* Texte source:
'''
Extrait d’une planche de l’Encyclopédie illustrant la préparation des terres.

La terre choisie est apportée des lieux d’où on la tire, on la met tremper avec de l’eau dans des bassins (…) faits exprès en terre, assez ordinairement près d’un puits, (…) pour éviter le transport de l’eau ; ces bassins peuvent être d’environ cinq à six piés de profondeur, d’une grandeur proportionnée à la quantité d’ouvrages qu’on a à faire, & dont le fond est souvent pavé en brique, tuile, carreau, ou pierre ; la terre humectée dans ce bassin pendant plusieurs jours, on l’y délaye avec des pelles & bêches, (…) bâtons, (…) autres choses semblables, ensuite un ouvrier en éleve l’eau avec le secours d’un sceau fiché au bout d’un bâton,(…) versant à mesure dans un tamis de crin ou de soie, (…) dont la finesse dépend de celle de la fayance, tenu & remué à mesure par un autre ouvrier. L’eau chargée de terre traverse le tamis, laisse après elle le plus grossier de la terre, & va se répandre par des rigoles dans des bassins très grands & étendus d’environ trois à quatre piés de profondeur, (…) creusés en terre .De la manière de fabriquer les ouvrages avant de les mettre au four. (…).

Extrait d’une planche de l’Encyclopédie montrant l’organisation de l’atelier.

Les ouvrages se divisent en deux espèces, les uns tournassés & les autres moulés. Les premiers étant ronds se font sur le tour ; les autres ovales, demi - ovales, barelongs, guillochés, échancrés, triangulaires, à pans, & de toutes sortes de formes, ainsi que les figures, vases, & autres ornemens à l’usage des poëles, & autres choses semblables, ne pouvant être mis sur le tour, se font dans des moules en plâtre faits exprès, & dans la forme convenable aux ouvrages.
La premiere se fait ainsi : la terre préparée, l’ouvrier la dispose en mottes de grosseur proportionnée aux ouvrages qu’il veut faire, qu’il manie & remanie plusieurs fois pour leur donner la consistence propre à prendre la forme convenable ; il les arrange ensuite autour du tour pour les travailler l’un après l’autre ; ceci fait, il monte sur le tour, (…) s’assied sur le banc (…) après y avoir placé une espece de coussin. Assis un peu vers la droite du tour, il appuie son pié droit sur la planche (…) pour se soutenir, & de l’autre pousse la roue (…) du tour à grands coups & à différentes reprises, jusqu’à ce qu’elle ait un mouvement rapide, qu’il continue toujours d’entretenir pendant la façon de l’ouvrage (…). Il faut observer de ne point trop laisser sécher les ouvrages, ce que l’on peut éviter en les couvrant de linges mouillés (…).
'''
* Jeu d'enregistrements:
'''
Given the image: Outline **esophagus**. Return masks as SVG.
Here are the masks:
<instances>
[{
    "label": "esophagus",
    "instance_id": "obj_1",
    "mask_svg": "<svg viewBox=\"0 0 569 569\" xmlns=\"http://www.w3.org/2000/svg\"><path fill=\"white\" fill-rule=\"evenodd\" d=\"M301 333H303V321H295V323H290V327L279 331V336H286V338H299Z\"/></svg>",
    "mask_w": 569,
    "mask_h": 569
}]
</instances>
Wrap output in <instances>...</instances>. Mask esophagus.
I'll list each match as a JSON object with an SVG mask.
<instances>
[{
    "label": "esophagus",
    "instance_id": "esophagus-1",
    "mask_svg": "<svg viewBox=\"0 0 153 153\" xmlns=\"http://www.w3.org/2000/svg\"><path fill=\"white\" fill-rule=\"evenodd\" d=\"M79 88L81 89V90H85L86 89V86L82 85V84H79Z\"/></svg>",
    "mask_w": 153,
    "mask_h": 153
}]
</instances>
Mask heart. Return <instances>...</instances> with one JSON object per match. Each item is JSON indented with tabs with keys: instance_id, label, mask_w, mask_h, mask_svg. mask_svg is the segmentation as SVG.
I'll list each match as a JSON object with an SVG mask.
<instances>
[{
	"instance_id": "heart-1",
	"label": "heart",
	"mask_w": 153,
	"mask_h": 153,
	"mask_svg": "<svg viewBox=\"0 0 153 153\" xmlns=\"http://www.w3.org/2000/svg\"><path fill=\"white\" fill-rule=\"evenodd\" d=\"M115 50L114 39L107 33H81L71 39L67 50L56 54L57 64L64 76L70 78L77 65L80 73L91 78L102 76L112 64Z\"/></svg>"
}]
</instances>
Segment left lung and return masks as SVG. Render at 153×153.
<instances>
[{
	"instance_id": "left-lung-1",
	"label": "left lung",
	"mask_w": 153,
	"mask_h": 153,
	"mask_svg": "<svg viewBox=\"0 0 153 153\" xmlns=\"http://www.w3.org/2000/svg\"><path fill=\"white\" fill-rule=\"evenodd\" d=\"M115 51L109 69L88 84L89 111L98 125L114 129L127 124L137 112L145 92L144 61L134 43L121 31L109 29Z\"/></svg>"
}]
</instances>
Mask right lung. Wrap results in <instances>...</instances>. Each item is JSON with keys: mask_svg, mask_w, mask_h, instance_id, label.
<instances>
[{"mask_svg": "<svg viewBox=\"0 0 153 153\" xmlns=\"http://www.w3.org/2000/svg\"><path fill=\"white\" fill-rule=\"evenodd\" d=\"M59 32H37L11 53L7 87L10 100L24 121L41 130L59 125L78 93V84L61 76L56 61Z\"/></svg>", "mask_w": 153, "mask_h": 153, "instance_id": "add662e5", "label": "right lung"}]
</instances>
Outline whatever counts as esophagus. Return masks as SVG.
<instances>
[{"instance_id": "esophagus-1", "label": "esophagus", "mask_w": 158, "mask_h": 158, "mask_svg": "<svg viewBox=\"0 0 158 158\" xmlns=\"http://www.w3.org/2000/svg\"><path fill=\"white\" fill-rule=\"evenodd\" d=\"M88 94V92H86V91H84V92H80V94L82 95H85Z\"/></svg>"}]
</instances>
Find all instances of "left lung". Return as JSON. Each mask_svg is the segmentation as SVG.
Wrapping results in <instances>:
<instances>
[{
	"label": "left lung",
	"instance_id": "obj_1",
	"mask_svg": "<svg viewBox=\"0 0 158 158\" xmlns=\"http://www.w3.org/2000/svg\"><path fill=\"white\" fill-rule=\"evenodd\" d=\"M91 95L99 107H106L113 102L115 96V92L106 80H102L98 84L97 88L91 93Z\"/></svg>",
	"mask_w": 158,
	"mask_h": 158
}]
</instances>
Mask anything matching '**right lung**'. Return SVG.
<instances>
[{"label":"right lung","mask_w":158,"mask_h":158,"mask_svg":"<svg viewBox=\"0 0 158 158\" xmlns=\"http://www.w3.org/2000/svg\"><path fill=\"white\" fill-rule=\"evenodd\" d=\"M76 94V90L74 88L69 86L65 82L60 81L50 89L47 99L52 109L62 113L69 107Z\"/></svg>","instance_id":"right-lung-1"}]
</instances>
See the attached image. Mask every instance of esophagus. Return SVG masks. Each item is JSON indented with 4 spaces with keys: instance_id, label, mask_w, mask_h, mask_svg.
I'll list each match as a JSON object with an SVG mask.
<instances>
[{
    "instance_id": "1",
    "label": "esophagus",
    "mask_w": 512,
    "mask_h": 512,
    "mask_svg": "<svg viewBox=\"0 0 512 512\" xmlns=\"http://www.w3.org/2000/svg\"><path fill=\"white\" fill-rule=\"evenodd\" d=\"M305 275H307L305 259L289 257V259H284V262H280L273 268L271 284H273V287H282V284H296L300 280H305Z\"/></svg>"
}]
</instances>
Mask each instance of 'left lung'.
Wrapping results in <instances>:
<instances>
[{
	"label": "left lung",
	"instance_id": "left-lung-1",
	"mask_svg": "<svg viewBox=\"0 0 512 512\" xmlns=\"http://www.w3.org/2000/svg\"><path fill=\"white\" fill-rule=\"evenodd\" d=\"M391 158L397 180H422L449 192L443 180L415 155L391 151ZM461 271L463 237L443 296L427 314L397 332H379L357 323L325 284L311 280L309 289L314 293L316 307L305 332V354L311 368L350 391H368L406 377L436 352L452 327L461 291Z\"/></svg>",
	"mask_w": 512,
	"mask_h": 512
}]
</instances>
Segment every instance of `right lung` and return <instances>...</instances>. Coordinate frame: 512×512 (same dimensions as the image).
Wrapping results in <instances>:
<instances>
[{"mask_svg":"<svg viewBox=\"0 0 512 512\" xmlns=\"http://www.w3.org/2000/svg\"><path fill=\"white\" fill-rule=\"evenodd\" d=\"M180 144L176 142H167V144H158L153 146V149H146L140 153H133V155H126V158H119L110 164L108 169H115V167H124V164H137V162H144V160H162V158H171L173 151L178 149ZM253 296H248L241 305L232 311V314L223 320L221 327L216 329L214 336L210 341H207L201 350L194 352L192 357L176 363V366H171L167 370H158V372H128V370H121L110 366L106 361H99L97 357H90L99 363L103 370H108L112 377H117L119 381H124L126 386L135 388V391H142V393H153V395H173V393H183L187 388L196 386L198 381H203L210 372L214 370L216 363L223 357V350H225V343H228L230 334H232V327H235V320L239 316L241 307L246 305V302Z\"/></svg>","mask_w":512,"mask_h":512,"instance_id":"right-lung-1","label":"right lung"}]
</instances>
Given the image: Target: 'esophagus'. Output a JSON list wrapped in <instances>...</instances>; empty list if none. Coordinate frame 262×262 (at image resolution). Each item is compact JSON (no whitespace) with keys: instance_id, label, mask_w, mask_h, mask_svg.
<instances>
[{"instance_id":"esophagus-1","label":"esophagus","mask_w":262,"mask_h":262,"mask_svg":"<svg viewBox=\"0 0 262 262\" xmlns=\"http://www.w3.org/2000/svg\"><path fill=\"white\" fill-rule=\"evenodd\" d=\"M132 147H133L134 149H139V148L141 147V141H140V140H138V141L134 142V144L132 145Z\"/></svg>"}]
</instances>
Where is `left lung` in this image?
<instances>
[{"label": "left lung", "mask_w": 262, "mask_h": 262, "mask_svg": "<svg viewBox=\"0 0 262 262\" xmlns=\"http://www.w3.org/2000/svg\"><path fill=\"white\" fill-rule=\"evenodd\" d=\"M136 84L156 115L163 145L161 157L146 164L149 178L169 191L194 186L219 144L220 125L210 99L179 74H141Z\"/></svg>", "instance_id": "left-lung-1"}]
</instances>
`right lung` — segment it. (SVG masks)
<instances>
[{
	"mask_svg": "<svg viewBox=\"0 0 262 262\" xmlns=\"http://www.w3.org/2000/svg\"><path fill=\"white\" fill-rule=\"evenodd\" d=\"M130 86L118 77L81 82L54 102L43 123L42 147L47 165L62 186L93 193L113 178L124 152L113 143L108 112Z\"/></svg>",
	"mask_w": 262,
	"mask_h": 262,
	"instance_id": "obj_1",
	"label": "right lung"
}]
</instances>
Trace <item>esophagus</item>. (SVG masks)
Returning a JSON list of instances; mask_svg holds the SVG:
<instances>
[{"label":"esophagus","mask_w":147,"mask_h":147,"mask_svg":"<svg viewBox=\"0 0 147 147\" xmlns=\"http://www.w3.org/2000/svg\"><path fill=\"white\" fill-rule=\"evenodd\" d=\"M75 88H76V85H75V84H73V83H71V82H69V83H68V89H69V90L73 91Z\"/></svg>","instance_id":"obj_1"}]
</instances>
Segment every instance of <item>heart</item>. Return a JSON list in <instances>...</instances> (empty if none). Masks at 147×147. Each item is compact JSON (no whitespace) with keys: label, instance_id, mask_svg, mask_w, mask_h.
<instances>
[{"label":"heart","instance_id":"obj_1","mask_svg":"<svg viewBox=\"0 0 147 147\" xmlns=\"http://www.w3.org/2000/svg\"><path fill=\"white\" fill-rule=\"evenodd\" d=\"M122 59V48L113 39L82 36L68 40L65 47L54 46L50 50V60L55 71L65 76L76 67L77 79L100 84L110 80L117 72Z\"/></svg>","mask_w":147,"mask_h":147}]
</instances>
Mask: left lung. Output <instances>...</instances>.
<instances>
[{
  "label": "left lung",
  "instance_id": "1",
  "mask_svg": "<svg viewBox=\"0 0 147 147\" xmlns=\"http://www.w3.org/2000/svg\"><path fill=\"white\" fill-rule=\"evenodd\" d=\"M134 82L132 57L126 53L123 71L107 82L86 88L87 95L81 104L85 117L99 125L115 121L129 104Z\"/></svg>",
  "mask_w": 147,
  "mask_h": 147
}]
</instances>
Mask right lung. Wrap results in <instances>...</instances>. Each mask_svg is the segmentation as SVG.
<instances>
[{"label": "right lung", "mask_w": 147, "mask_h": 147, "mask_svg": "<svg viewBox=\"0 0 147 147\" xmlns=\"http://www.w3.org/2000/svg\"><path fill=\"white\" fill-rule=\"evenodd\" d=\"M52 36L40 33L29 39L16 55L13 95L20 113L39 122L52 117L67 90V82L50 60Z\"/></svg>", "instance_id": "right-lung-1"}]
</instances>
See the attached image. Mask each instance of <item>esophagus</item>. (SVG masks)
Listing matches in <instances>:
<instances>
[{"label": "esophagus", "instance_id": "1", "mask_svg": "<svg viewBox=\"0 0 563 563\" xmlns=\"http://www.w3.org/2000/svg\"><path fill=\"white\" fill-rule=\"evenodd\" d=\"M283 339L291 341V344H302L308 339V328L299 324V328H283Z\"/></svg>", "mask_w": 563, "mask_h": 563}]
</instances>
'''
* Consignes à suivre:
a - Mettez à jour le passage du texte source qui commence à « Les ouvrages se » et se termine à « convenable aux ouvrages. » : recopiez-le en remplaçant « plâtre » par « terre cuite ».
b - Répondez aux questions suivantes d'après le texte source.
(i) Quelle profondeur les bassins où l'on met tremper la terre peuvent-ils avoir ?
(ii) En quelles deux espèces les ouvrages se divisent-ils ?
(iii) Comment peut-on éviter de trop laisser sécher les ouvrages ?

* Réponses attendues:
a -
Les ouvrages se divisent en deux espèces, les uns tournassés & les autres moulés. Les premiers étant ronds se font sur le tour ; les autres ovales, demi - ovales, barelongs, guillochés, échancrés, triangulaires, à pans, & de toutes sortes de formes, ainsi que les figures, vases, & autres ornemens à l’usage des poëles, & autres choses semblables, ne pouvant être mis sur le tour, se font dans des moules en terre cuite faits exprès, & dans la forme convenable aux ouvrages.

b -
(i) Environ cinq à six piés de profondeur.
(ii) Les ouvrages tournassés et les ouvrages moulés.
(iii) En les couvrant de linges mouillés.